TO BE DONE: Reproduce, word for word, the stretch from the start of the records through the line containing "5. point 325,406".

Collection entries
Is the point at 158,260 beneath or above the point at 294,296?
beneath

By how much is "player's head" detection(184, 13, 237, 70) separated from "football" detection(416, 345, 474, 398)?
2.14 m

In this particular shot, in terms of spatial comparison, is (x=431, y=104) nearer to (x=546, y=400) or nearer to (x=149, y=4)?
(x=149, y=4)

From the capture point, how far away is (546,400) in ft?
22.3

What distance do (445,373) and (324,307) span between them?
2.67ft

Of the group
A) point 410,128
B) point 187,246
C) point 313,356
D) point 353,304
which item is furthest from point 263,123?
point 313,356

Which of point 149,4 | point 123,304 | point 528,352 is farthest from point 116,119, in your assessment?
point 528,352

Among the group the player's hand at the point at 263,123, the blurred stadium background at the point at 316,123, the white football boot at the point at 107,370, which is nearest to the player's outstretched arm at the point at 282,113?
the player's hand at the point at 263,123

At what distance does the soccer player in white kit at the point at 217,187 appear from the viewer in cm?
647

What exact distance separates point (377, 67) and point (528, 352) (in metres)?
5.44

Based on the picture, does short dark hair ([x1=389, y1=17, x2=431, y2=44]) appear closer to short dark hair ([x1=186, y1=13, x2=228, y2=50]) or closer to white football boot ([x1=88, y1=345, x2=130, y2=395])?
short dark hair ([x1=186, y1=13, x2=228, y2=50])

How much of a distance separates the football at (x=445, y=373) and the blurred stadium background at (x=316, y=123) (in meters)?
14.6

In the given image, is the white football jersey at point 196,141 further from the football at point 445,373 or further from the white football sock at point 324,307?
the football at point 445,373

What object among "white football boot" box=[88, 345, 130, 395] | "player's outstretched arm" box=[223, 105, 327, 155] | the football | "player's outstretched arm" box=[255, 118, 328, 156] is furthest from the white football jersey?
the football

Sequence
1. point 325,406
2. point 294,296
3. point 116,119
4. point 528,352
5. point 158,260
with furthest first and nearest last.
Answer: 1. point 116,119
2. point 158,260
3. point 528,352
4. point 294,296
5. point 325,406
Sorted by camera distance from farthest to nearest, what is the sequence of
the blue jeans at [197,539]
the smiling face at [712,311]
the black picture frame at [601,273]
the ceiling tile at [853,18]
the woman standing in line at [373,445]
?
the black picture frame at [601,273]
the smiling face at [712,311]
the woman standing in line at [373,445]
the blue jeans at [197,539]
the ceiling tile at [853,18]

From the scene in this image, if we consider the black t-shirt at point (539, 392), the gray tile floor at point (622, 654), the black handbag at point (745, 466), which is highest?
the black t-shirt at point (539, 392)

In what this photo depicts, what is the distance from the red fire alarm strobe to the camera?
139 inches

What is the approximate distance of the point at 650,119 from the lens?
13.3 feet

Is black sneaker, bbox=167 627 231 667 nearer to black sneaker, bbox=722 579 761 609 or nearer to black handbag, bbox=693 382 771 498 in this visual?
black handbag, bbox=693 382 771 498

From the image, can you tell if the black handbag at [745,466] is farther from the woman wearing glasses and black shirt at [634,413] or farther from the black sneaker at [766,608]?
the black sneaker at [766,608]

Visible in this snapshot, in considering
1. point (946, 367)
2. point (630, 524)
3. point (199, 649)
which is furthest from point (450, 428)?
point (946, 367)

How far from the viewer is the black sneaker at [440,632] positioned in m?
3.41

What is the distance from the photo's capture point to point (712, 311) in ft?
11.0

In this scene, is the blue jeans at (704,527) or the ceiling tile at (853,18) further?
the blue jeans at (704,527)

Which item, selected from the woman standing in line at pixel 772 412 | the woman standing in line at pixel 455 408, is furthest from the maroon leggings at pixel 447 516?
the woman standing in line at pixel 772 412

COMPLETE OUTPUT:
Is the point at 158,260 beneath or above the point at 294,296?
beneath

By how much is "player's head" detection(184, 13, 237, 70) separated from "football" detection(416, 345, 474, 398)?
2.14 m

In this particular shot, in terms of spatial comparison, is (x=431, y=104) nearer to (x=546, y=400) or nearer to (x=149, y=4)?
(x=149, y=4)

From the capture point, how far away is (546,400) in ft?
22.3

What distance do (445,373) and (324,307) span between them?
2.67ft

Of the group
A) point 410,128
B) point 187,246
C) point 313,356
D) point 353,304
which item is furthest from point 263,123?
point 313,356

Which of point 149,4 | point 123,304 | point 528,352 is farthest from point 116,119, in your assessment?
point 528,352

Among the group the player's hand at the point at 263,123, the blurred stadium background at the point at 316,123, the white football boot at the point at 107,370, which is nearest to the player's outstretched arm at the point at 282,113?
the player's hand at the point at 263,123

At what distance does the soccer player in white kit at the point at 217,187 appear from the viewer in cm?
647

What exact distance separates point (377, 67) and point (528, 352) (in metres)?
5.44

Based on the picture, does short dark hair ([x1=389, y1=17, x2=431, y2=44]) appear closer to short dark hair ([x1=186, y1=13, x2=228, y2=50]) or closer to white football boot ([x1=88, y1=345, x2=130, y2=395])?
short dark hair ([x1=186, y1=13, x2=228, y2=50])

How much of a distance separates the football at (x=445, y=373) and the blurred stadium background at (x=316, y=123) (in meters)?
14.6

In the given image, is the white football jersey at point 196,141 further from the football at point 445,373 or further from the white football sock at point 324,307?
the football at point 445,373

What object among "white football boot" box=[88, 345, 130, 395] | "player's outstretched arm" box=[223, 105, 327, 155] | the football | "player's outstretched arm" box=[255, 118, 328, 156] is furthest from the white football jersey?
the football

Sequence
1. point 325,406
2. point 294,296
3. point 116,119
4. point 528,352
5. point 158,260
with furthest first and nearest last.
Answer: 1. point 116,119
2. point 158,260
3. point 528,352
4. point 294,296
5. point 325,406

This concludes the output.